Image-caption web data
◇ ◇ ◇ ◇

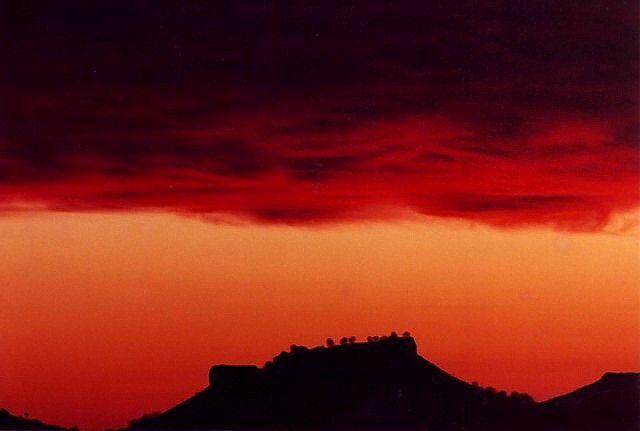 SunsetMesa.jpg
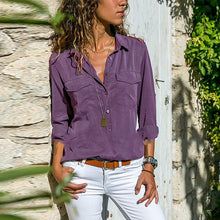Load image into Gallery viewer, Casual Solid Color Long Sleeve Plain Button Pocket Blouses Tops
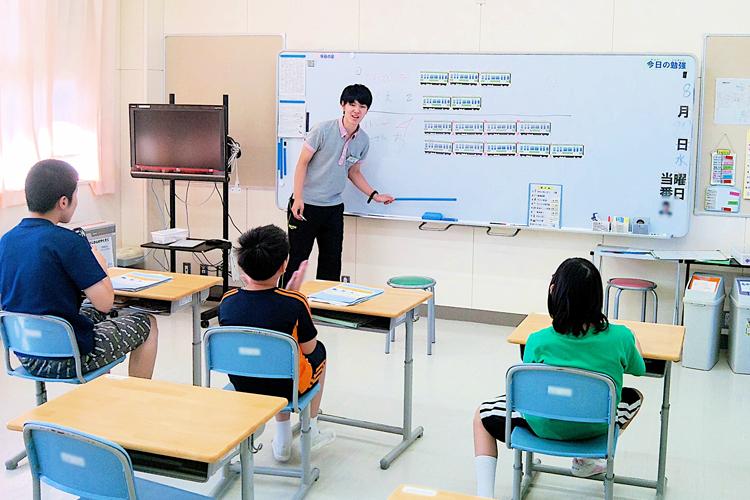 弘前大学 教育学部 特別支援教育専攻 実習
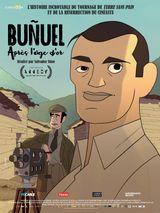 Votre dernier film visionné - Page 18 Bunuel_apres_l_age_d_or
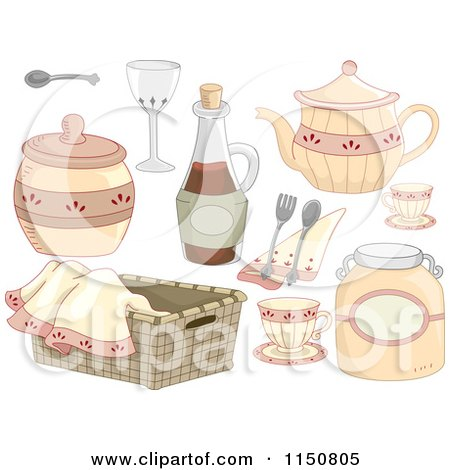 Cartoon of Country Kitchen Design Elements - Royalty Free Vector Clipart by BNP Design Studio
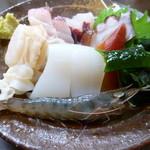 海鮮料理 磯 -  活小太蝦、鰆、ホタテ、北寄貝、烏賊
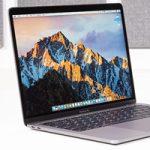 В 2020 году Apple может начать использовать в компьютерах свои процессоры вместо чипов Intel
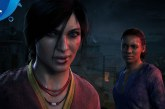 Uncharted: The Lost Legacy Yeni Oyun içi Video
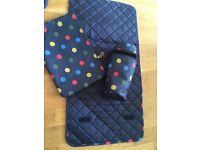Catch Kidston baby change bag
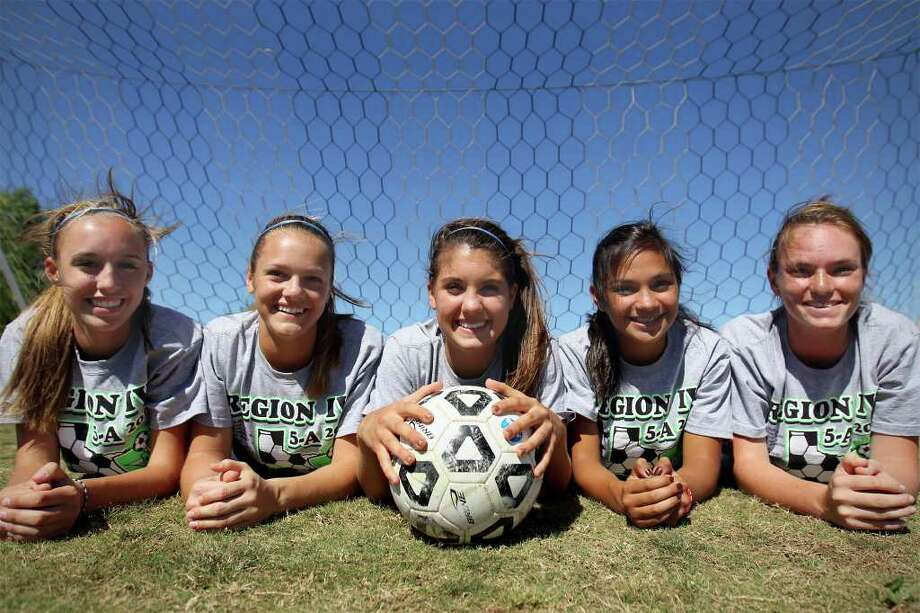Johnson defender Courtney Kukes (from left), goalie Peyton Hieb, and defenders Lindsey Holland, Adriana Garcia, and Bridget Gleason anchor an efficient unit for the Jaguars. Photo: Jennifer Whitney/Special To The Express-News / special to the Express-News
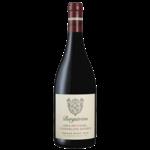 Wine Bergstrom Cumberland Reserve Pinot Noir Willamette Valley 2018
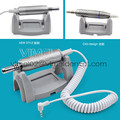 Dental Lab 50000rpm Electric Micromotor handpiece Motor Carving for portable polishing Machine handle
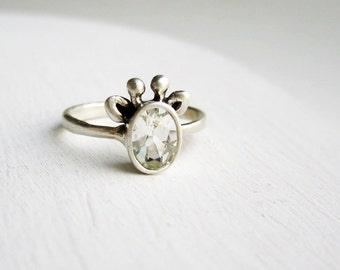 White Giraffe Ring, White Topaz and Sterling Silver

◇ ◇ ◇ ◇

### WHAT IS EXPECTED:
Pictures aside, print exactly the lines above starting with the one containing "Cartoon of Country" and going on through the one containing "Catch Kidston baby change bag".

### OUTPUT FOR THIS TASK:
 Cartoon of Country Kitchen Design Elements - Royalty Free Vector Clipart by BNP Design Studio
 海鮮料理 磯 -  活小太蝦、鰆、ホタテ、北寄貝、烏賊
 В 2020 году Apple может начать использовать в компьютерах свои процессоры вместо чипов Intel
 Uncharted: The Lost Legacy Yeni Oyun içi Video
Catch Kidston baby change bag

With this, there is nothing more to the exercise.